The respondent is charged with keeping a liquor nuisance under R. S., c. 17, § 1, as amended by c. 247, of the acts of 1880, by which, "all places used for the illegal sale, or keeping of intoxicating liquors, and all places of resort where intoxicating liquors are kept, sold, given away, drank, or dispensed in any manner, not provided for by law, are common nuisances.” The proof relied upon to sustain the charge, is the sale of cider in less quantities than five gallons, not drunk upon the premises. Hence, under the first request for instructions, the only question arising is, whether under the law, cider thus sold, is intoxicating liquor, or prohibited as such.

By R. S., c. 27, § 22, as amended by c. 215, § 1, of the acts of 1877, cider was made intoxicating liquor "when kept or deposited with intent to sell the same for tippling purposes.” This was the law, when the case of State v. McNamara, 69 Maine, 133, was decided.

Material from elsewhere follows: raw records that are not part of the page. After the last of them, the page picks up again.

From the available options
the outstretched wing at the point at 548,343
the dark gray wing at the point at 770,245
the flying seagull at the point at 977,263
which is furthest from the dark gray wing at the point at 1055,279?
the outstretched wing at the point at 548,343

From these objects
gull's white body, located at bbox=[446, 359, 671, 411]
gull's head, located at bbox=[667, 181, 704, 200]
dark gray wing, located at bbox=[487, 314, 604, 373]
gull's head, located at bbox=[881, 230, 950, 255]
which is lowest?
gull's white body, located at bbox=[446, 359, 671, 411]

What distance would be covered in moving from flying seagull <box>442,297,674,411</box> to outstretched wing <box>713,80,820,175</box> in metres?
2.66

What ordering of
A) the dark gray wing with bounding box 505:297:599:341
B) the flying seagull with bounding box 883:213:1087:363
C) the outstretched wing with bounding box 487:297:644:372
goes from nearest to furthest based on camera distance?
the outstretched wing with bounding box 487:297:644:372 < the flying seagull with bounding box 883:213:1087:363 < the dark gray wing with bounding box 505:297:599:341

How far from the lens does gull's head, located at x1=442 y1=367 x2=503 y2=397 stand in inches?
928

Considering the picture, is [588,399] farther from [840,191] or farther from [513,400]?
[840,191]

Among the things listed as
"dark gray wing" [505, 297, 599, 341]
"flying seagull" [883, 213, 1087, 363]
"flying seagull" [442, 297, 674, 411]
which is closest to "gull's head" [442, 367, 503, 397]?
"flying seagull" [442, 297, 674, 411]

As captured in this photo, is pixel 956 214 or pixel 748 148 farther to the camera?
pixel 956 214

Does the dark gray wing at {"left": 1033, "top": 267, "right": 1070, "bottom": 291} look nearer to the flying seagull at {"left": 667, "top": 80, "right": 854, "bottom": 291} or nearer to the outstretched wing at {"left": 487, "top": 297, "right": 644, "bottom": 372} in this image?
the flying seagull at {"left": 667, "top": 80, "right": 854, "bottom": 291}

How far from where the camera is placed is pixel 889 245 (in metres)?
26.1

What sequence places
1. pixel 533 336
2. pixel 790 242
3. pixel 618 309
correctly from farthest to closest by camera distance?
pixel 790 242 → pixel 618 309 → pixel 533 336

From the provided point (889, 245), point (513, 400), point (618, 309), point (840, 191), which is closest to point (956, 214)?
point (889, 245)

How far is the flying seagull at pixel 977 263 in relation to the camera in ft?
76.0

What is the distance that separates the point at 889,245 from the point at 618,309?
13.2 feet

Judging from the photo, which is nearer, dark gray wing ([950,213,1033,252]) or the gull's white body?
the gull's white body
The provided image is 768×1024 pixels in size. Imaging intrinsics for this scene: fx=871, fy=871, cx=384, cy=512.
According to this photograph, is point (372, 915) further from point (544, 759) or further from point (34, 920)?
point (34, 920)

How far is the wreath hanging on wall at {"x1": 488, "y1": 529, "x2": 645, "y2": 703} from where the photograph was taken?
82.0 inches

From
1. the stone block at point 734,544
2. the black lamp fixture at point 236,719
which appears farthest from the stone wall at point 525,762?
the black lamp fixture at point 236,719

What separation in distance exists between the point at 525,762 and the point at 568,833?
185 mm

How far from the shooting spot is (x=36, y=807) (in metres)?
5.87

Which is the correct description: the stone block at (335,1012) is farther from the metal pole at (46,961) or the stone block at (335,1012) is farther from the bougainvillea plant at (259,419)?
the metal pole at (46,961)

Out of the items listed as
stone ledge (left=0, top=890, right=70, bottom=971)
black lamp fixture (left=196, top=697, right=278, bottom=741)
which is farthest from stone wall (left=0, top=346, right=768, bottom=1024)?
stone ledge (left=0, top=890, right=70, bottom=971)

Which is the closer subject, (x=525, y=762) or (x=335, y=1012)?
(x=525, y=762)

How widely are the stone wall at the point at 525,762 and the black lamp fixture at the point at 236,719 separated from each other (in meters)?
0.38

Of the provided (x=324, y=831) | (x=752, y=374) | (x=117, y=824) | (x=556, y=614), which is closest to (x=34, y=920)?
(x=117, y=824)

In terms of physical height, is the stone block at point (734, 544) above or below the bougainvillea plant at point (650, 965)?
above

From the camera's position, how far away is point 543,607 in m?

In that case it was held that to bring cider within the prohibition, applicable to intoxicating liquors, it must be kept for sale for " tippling purposes,” and that these two words explained in the light obtained by their use in other statutes, *125relating to the same subject matter, had acquired a legal, technical meaning, and to bring cider within that meaning, the sale must be for drinking upon the premises where sold; otherwise it was not considered intoxicating, or prohibited within the meaning of the law. This decision was made in 1879. In 1880, by c. 247, the same § 22 was again amended by the insertion of the words, "as a beverage,” so that cider under the law, as it now is, is considered intoxicating when "kept to be sold for tippling purposes, or as a beverage.” Under this law the present indictment was found.

It is evident that by this amendment the legislature intended to effect a change in the law; and that change must be to prohibit the keeping of cider for sale, when'it was not prohibited before. It may bo, and undoubtedly is, true, that the common meaning of "tippling purposes,” and "beverage,” as applied to the use of intoxicating liquors, is substantially the same. But as held in State v. McNamara, the former phrase had, by its use in legislative enactments, acquired a legal meaning, which the court felt bound to give it, in the construction of the statute that the intent of the legislature might be accomplished, while the latter has acquired no such meaning, and it is clear that the common one alone will give effect to the legislative intent.

It necessarily follows, that cider, under the present statute, must be considered an intoxicating liquor, and prohibited as such, when sold in less quantities than five gallons, to be used " as a beverage,” whether so used upon the premises when sold, or elsewhere.

As the remaining exceptions are abandoned, it is unnecessary to consider them.

Exceptions overruled.

Judgment for the state.

AppletoN, C. J., Bapjíows, VxrgiN, Peters and SynioNds, JJ., concurred.